Given task
Transcribe the rows exactly, beginning at the line that contains "How far from point" and stopping after the line that contains "the white blurred background at pixel 546 129, the".

Given records
==============================
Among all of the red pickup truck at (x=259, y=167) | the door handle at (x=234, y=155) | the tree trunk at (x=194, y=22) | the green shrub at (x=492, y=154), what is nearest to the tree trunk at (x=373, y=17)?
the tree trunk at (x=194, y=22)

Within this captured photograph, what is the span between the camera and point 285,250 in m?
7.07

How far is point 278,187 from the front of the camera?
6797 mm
==============================
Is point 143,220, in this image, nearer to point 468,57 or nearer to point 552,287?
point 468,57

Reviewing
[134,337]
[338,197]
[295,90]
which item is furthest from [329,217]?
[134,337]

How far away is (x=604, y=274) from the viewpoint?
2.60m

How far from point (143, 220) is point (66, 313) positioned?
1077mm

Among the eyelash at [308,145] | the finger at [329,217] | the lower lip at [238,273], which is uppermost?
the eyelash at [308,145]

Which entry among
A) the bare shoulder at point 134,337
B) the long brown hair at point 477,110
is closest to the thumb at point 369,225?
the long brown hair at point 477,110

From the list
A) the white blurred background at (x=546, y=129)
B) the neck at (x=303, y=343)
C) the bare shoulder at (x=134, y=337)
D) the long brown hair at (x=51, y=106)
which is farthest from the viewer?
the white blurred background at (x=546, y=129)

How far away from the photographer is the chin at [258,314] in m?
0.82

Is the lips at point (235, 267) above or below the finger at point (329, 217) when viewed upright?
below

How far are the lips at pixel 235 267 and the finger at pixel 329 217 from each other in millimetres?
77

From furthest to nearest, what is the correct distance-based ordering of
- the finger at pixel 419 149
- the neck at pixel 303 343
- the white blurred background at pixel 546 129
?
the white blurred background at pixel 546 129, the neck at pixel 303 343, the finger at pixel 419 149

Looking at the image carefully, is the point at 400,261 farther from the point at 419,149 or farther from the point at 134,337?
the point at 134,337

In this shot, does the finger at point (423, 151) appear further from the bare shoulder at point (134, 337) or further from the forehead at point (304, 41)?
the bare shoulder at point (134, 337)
==============================
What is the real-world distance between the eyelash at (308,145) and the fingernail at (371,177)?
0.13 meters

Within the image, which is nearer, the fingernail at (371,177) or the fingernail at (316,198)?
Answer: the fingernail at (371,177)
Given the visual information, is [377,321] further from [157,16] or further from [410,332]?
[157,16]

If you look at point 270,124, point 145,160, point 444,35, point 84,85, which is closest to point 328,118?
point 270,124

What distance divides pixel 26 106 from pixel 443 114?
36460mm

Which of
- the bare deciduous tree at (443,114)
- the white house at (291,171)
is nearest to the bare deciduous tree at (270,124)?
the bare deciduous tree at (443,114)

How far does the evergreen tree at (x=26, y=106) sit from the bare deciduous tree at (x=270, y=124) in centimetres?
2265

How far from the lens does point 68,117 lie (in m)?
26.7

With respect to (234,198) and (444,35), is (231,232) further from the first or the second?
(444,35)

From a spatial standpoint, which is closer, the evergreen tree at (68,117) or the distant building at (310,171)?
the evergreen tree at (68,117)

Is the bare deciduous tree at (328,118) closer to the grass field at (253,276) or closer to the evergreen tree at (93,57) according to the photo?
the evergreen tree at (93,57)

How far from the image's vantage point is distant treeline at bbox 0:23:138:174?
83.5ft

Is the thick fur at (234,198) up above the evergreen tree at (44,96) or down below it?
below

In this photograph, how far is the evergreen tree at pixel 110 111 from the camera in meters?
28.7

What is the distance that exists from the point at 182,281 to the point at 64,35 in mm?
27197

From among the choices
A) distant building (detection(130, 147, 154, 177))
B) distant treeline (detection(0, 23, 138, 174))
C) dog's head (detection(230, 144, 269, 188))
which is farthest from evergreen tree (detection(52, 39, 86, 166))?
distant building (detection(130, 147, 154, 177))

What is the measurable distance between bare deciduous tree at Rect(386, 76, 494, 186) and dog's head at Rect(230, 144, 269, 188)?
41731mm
==============================
Full response
How far from point (143, 220) is point (66, 313) positioned?
1077mm

Among the eyelash at [308,145] | the finger at [329,217] | the lower lip at [238,273], which is uppermost?
the eyelash at [308,145]

Which entry among
A) the bare shoulder at point 134,337
B) the long brown hair at point 477,110
is closest to the thumb at point 369,225?
the long brown hair at point 477,110

From the list
A) the white blurred background at (x=546, y=129)
B) the neck at (x=303, y=343)
C) the bare shoulder at (x=134, y=337)
D) the long brown hair at (x=51, y=106)
which is farthest from the viewer?
the white blurred background at (x=546, y=129)

How far away from the photographer is the chin at [258,314] in m?
0.82

Is the lips at point (235, 267) above or below the finger at point (329, 217) when viewed upright?
below

How far are the lips at pixel 235 267 and the finger at pixel 329 217 from each other in millimetres?
77

From furthest to nearest, what is the correct distance-based ordering of
- the finger at pixel 419 149
- the neck at pixel 303 343
- the white blurred background at pixel 546 129
?
the white blurred background at pixel 546 129, the neck at pixel 303 343, the finger at pixel 419 149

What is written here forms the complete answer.